**What you need to do:**
Could you reproduce the book discussion word for word from "Janine: Yes, Thomas" to "the underlying loneliness."?
START Text section
Thomas is no less intriguing than Em. He was put in an untenable position from a very young age, expected to watch over and serve his older brother, who was believed by society to be an idiot but who appears instead to have been an autistic savant. Harry’s condition manifested itself in a sensitive and difficult personality (he had the autistic characteristic of needing things to be a certain way, and would throw fits when anything was out of order). Thomas wants to protect his mother from Esmeralda, even as he resents her, both for her suspicion of him and for her retreat into opium dependency after Harry’s death.
Janine: Yes, Thomas had a very interesting past as well. I thought his present was just as interesting. He could be brutish at times, but since Em was a tough cookie, and since he had reasons to feel she was preying on his mother, it worked for me. As the book progressed, Thomas clearly felt more and more for Em, yet he was reluctant to show it because she withheld the truth about her scheme from him. I got the feeling, though, that there was another layer to Thomas’s difficulty in trusting Em — that he had lacked friends and supporters when he was suspected of Harry’s murder, and that he had grown used to the isolation that was imposed on him, despite the underlying loneliness.
Jennie: Yes, I agree with this. I really thought Thomas and Em were well-suited in spite of the superficial differences in their backgrounds. In real life, the idea of loners finding the perfect mate who they can trust and who understands them is problematic for me. But in fiction, I find the concept very romantic.
Janine: Thomas and Em were both characters with layers of depth — they both had manipulative, tough exteriors and vulnerable, lonely interiors, so their emotional pull toward one another made complete sense to me. In so many ways, they were two of a kind. There are a lot of books where the hero is great, or the heroine is great, and sometimes even both of them are great, but the two don’t seem to fit together that well. In this book, the characters fit together like two halves of the same whole.

Jennie: Yes, exactly.

I did have some problems with the ending. Many dire hints had been dropped throughout the book as to something terrible happening to Em the night she fled her family home. The reality turns out to be rather anti-climatic, making me wonder why the plotline was built up in the first place.
Janine: That’s a good point. I mean, I could see why what happened seemed terrible to Em when it first happened, but in retrospect it was nothing compared to some of the things that happened to her later, so I do think the build up was a little out of proportion to the reality.
Jennie: I found the revelation of what really happened the day Harry died both unlikely in how it occurs (it’s convenient when a character just starts blabbing out a truth he’s hidden for decades in front of a bunch of people!) and a little too neat in other ways.
END Text section
START Supplied material
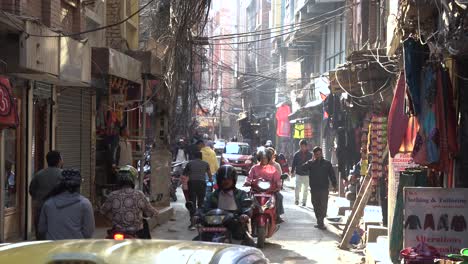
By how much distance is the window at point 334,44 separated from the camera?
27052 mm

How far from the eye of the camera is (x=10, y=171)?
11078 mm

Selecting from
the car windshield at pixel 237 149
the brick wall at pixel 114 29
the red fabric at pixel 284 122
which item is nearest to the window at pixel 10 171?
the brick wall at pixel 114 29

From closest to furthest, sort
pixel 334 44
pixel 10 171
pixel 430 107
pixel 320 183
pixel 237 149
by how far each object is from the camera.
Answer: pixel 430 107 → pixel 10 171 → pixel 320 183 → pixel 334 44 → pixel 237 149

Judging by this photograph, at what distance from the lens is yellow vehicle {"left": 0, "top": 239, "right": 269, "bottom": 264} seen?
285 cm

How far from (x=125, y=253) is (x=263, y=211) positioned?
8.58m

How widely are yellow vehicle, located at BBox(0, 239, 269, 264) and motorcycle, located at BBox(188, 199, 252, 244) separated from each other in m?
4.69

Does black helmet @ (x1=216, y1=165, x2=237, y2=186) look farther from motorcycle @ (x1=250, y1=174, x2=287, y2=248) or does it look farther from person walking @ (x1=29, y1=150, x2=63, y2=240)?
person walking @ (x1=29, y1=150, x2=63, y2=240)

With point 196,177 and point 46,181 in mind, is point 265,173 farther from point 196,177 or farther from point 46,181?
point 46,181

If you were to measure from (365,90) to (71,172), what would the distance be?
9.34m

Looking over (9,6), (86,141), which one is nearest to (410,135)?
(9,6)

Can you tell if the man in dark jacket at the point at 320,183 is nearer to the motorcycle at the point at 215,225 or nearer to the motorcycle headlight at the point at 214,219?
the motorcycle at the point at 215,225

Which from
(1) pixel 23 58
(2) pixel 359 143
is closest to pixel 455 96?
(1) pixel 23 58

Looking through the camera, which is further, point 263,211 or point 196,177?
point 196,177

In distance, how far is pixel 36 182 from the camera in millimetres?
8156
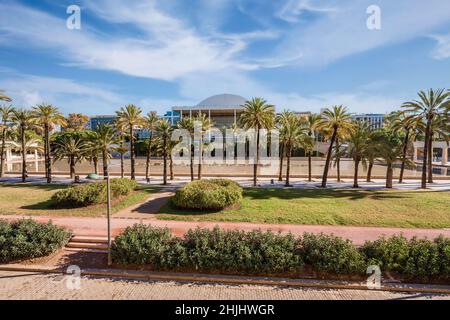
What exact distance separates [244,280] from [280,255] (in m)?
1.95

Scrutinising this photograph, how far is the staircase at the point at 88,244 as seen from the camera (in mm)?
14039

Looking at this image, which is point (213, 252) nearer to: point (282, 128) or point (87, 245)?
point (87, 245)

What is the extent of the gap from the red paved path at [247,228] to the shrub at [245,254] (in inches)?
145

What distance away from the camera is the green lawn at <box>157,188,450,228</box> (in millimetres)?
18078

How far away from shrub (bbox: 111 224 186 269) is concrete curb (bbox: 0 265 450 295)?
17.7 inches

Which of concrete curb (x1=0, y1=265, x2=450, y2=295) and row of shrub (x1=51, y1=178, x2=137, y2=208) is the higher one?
END Supplied material
START Supplied material
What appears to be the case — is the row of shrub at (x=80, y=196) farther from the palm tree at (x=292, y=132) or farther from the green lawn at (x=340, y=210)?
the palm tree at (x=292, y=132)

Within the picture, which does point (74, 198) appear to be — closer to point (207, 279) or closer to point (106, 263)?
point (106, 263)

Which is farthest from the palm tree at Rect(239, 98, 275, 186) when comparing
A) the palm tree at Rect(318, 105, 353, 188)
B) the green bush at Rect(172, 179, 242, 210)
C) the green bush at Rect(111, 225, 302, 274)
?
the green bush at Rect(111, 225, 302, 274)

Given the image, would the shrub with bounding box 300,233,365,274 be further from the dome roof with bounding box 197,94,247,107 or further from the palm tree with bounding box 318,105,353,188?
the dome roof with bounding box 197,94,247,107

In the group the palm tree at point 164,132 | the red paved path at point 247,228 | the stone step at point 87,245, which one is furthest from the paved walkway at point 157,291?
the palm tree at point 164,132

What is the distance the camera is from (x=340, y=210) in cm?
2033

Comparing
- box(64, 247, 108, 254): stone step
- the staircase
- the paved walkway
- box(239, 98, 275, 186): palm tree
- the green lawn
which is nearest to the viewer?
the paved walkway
END Supplied material
START Supplied material
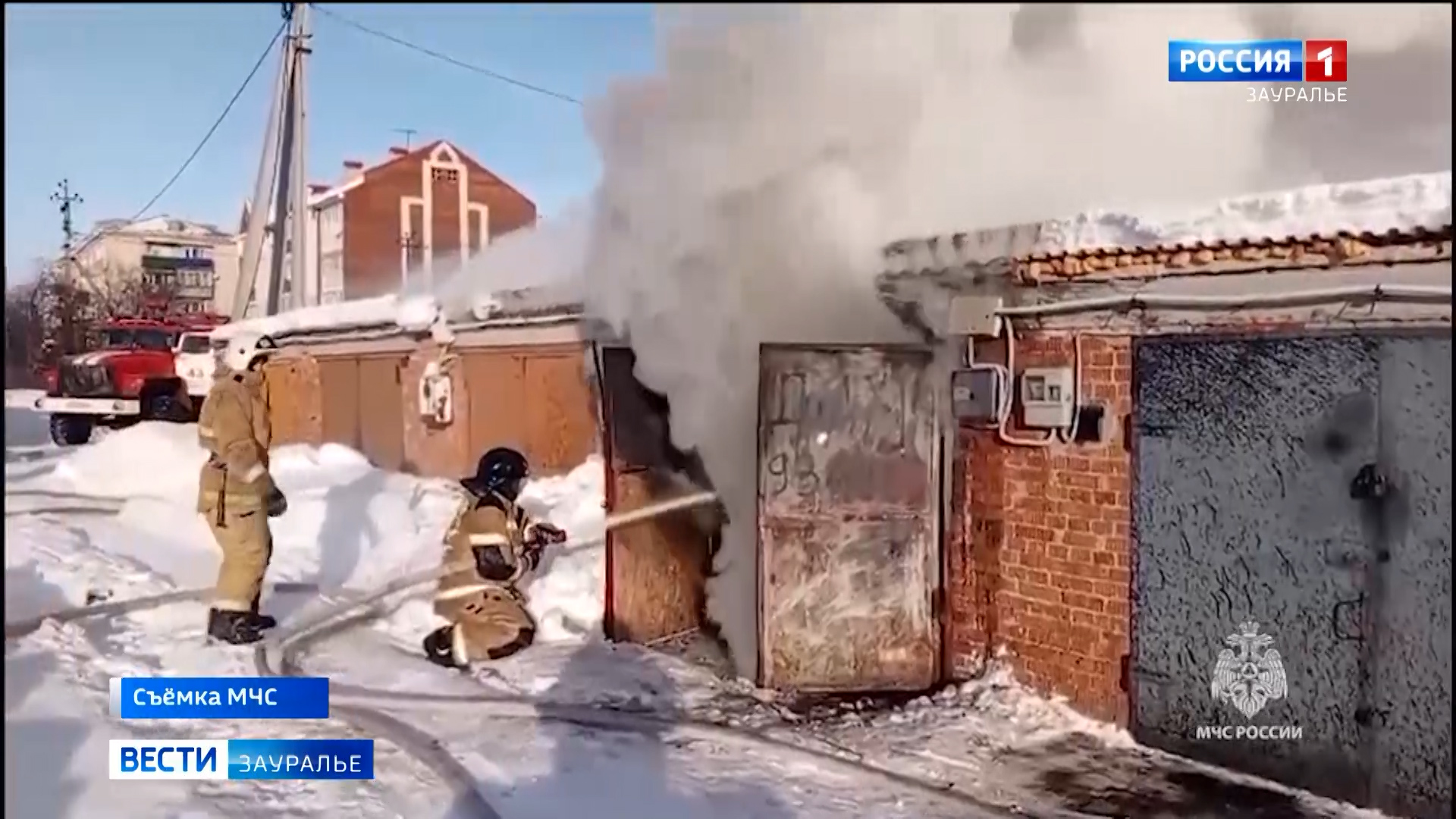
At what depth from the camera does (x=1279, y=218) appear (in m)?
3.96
END Supplied material
**Answer to this exercise:**
Janine: Yes, Thomas had a very interesting past as well. I thought his present was just as interesting. He could be brutish at times, but since Em was a tough cookie, and since he had reasons to feel she was preying on his mother, it worked for me. As the book progressed, Thomas clearly felt more and more for Em, yet he was reluctant to show it because she withheld the truth about her scheme from him. I got the feeling, though, that there was another layer to Thomas’s difficulty in trusting Em — that he had lacked friends and supporters when he was suspected of Harry’s murder, and that he had grown used to the isolation that was imposed on him, despite the underlying loneliness.